Richard Siken: Drew knew, at the very beginning, that anything run “by committee” ends up dumbed down and washed out. So we decided that if someone, anyone, said yes to something then it would happen. If you get a handful of interested, exciting people together and always say yes then something, everything, begins to resonate. I think Spork is the residue of several well lived-lives. It changes as we change. Mission drift is part of our mission. When we feel like putting out a magazine issue with several authors, then we do. When we want to have an event, then we do. Right now we’re invested in our chapbook series. The covers look the way they do because Andrew Shuta is brilliant and he gets to do whatever he wants. The stable core: we honor each other’s vision. The innovation and improvisation: we spark off of each other’s vision.
Andrew Shuta: I’d have to agree with Richard: Spork’s maxim is and always has been, WE DO WHAT WE WANT. If you don’t like that, oh well. We’re interested in producing things that we’re interested in and hope that others will find interest in our interests. (We also like repetition, as our production methods are very repetitive and turn us into human-robots that are allowed to smoke, drink, talk, and goth-out while we make stuff). Also, you’re right Nate, we are a solid core of people who are interested in the object and the content, the structure and the chaos, the perfect and the imperfect. I like that we can say, “let’s do this” and then we do it. And we often say, “let’s do this and this and that,” and sometimes we do this and that, but often not this or that. Last night, Drew Burk said he wanted to have a D&D game and turn our game and our experience of the game into an object. Will we do it? I don’t know, but we sure can if we want to. <— that’s the beauty of Spork.
Drew Burk: To be clear. I really just want to play D&D. I want to play it with these people I spend all this time with, doing this equivalently geeky thing that requires what I imagine is a similar level of geekiness and focus. And it should not be construed that my intent is to do a thing aiming to produce a clever product, but instead the intent is to explore this thing that is essentially storytelling, and to explore storytelling in an arena with stakes, with some kind of risk involved, even if the risk is only to our paper characters that we’ve rolled to create and endow.

> [INFORMATION SUPPLIED]:
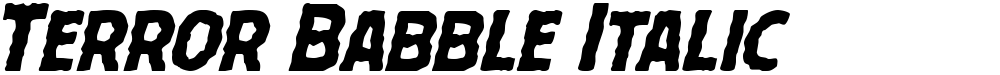 Terror Babble Italic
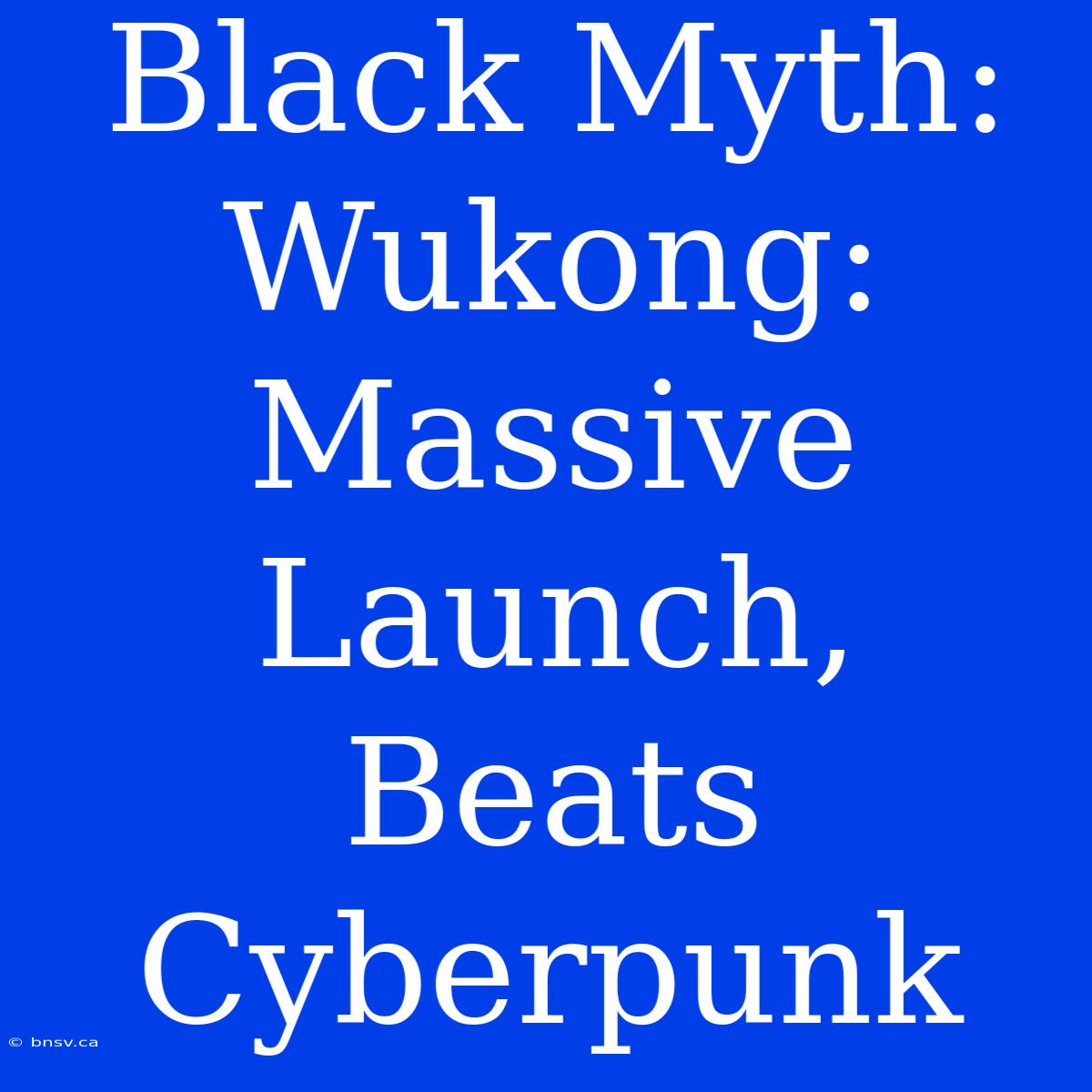 Black Myth: Wukong: Massive Launch, Beats Cyberpunk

> [REQUIREMENT]:
From the Spork conversation, list every activity Andrew Shuta says the "human-robots" are allowed to do while they make stuff.

> [RESPONSE TO THIS TASK]:
smoke, drink, talk, goth-out